Modern planes, antiquated tech
The latest planes, like Boeing’s 787 and Airbus’ A350, use cutting-edge technologies like efficient engines and composite materials. But no matter how high-tech planes get, their pilots still rely on an antiquated air-traffic control system that hasn’t changed much since its inception in the 1930s. Essentially, with the help of radar, GPS, and air-to-ground communication, a plane is passed from one air traffic controller to another.
However, that’s finally about to change. A new satellite-based system, NextGen, would provide real-time information to pilots and controllers. The system, which is scheduled for deployment in 2016, would become more automated, can spot weather problems quickly, allow for more efficient takeoffs and landings, and put more planes in the air.
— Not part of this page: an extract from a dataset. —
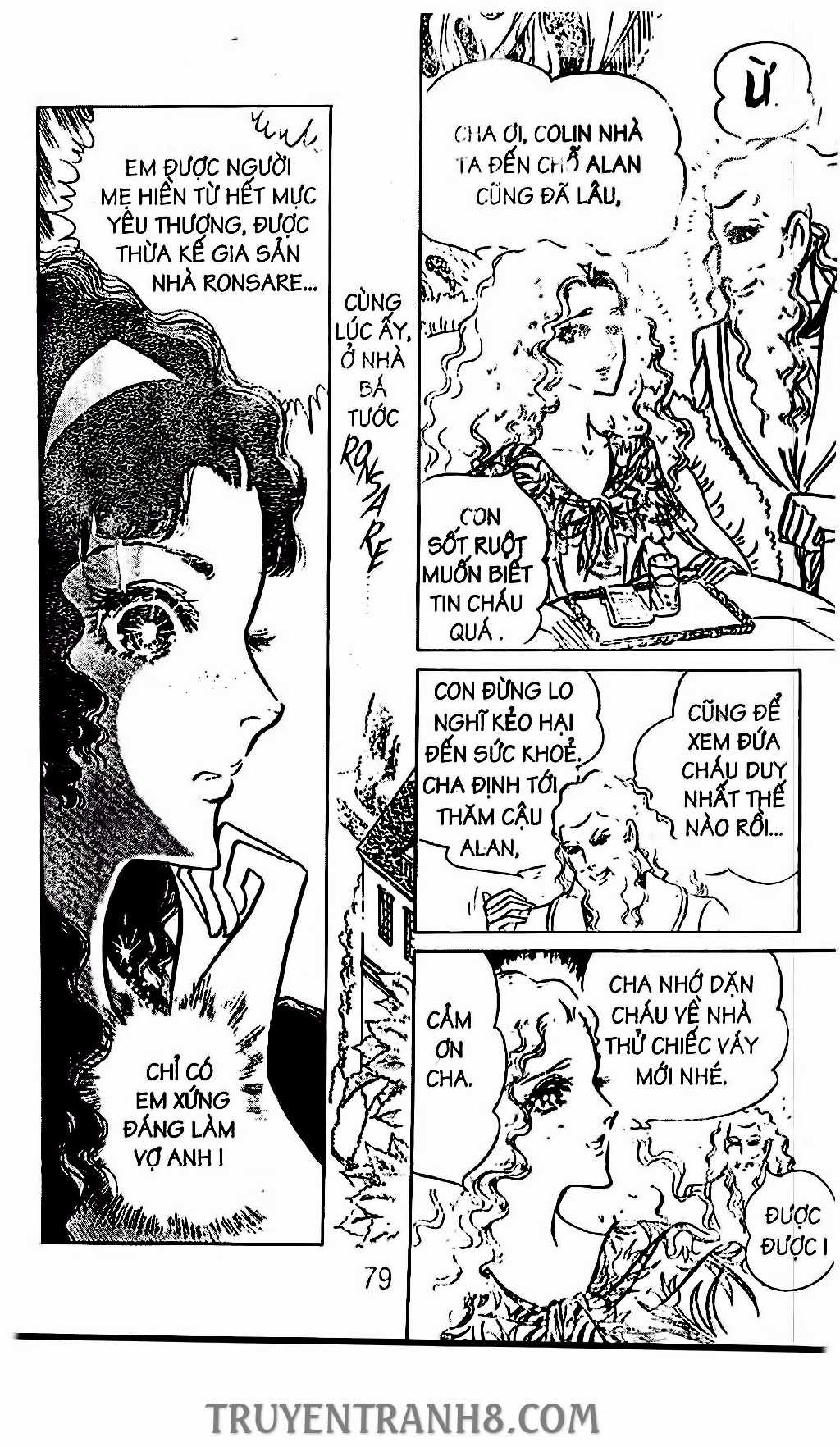 Bá Tước Tiểu Thư - Chapter 28 - Trang 25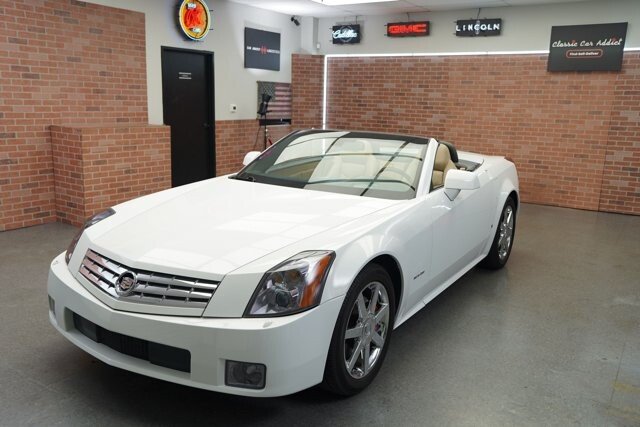 2008 Cadillac XLR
You may not like turbulence, but planes are OK with it
There’s nothing more unsettling than cruising relaxingly to your destination and then suddenly jolted by bumps. It’s scary, and nothing we say will ever alleviate the feeling. But, modern airplanes are designed to deal with turbulence. In fact, airplane wings are made to take on a lot of stress, flexing accordingly (planes can also fly on one engine, but that’s a different story). Pilots are usually aware of turbulence ahead, and wouldn’t fly into it if they deemed it unsafe; if it’s really bad, they’d try to avoid it (they try not to, because deviation from a route means late arrivals and more fuel burn).
The bad news is that turbulence will only become more prevalent. Due to climate change, researchers say increasing levels of carbon dioxide will also raise the occurrence of turbulence.
New-plane smell, used-plane price
When passengers see brand-new seats and fancy in-flight entertainment systems, they may think they are flying on a new plane. But it’s just one of the upgrades – ones that are noticeable to passengers, at least – that keep old planes looking fresh. The industry likes to focus on who’s buying the latest new jets, but most of the planes flying could be decades old. For instance, when Southwest wanted to ditch its fleet of Boeing 717s after acquiring AirTran, Delta swooped them up to use on its Shuttle routes. But don’t worry: Planes are constantly inspected and maintained.
Use Siri to find out what’s flying over you
Ever wonder which airliner is flying above you when you’re on the ground, or wondering if it’s a Boeing 777 or Airbus A330? Siri has a fun function that uses data from Wolfram Alpha to tell you what is flying overhead, which includes the airline, aircraft type, slant distance, flight number, altitude, and angle. Just say, “What planes are overhead,” and Siri will pull the results. A fun and informative tool for planespotters.